Absent, her voice still vibrates in my ear,
Her image still my soul unkindled fires,
No other sound but this I seem to hear,15
No other form attraction e'er inspires.
But Ah! the passion which my bosom knows
My silent tongue must never dare express.
The still-consuming flame which inly glows
In secret ravished I must ne'er confess.20


[1] EDITOR'S NOTE: "Stanzas from Petrarca" does not appear in Psyche, with Other Poems or Mary (or Collected Poems and Journals) and is undated in Verses.

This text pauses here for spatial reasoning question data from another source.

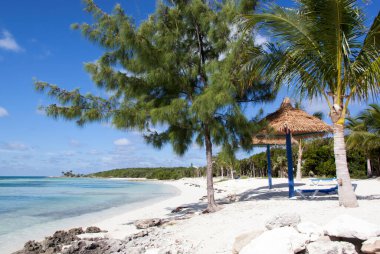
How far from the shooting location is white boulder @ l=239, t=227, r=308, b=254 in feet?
12.5

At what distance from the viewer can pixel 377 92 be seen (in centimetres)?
714

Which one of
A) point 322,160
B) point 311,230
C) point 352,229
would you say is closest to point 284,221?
point 311,230

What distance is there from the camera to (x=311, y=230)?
4285mm

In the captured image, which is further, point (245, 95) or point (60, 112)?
point (245, 95)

It seems to present a very loose verse translation of Petrarch's Sonnet 143:

Quando io v'odo parlar sì dolcemente
com' Amor proprio a' suoi seguaci instilla,
l'acceso mio desir tutto sfavilla,
tal ch' e'nfiammar devria l'anime spente;
trovo la bella donna allor presente5
ovunque mi fu mai dolce o tranquilla,
ne l'abito ch'al suon non d'altra squilla
ma di sospir mi fa destar sovente.
Le chiome a l'aura sparse et lei conversa
indietro veggio, et cosi bella riede10
nel cor come colei che tien la chiave;
ma 'l soverchio piacer, che s'atraversa
a la mia lingua, qual dentro ella siede
di mostrarla in palese ardir non àve.
Mark Musa translates these lines as follows:
When I hear you speak words of so much sweetness,
as Love himself inspires in his flock,
glowing desire in me turns to sparks,
enough to set a dead soul all aflame;
and then I find the lovely lady present,5
whenever she was so sweet or kind to me,
appearing so that often I'm awakened
not by the sound of any bell but sighs.
Her hair free in the breeze I see, and she
turning to me: so lovely she comes back10
into my heart for which she has the key;
but too much joy, which is an obstacle
stopping my tongue, does not possess the courage
to clearly show what she is like inside.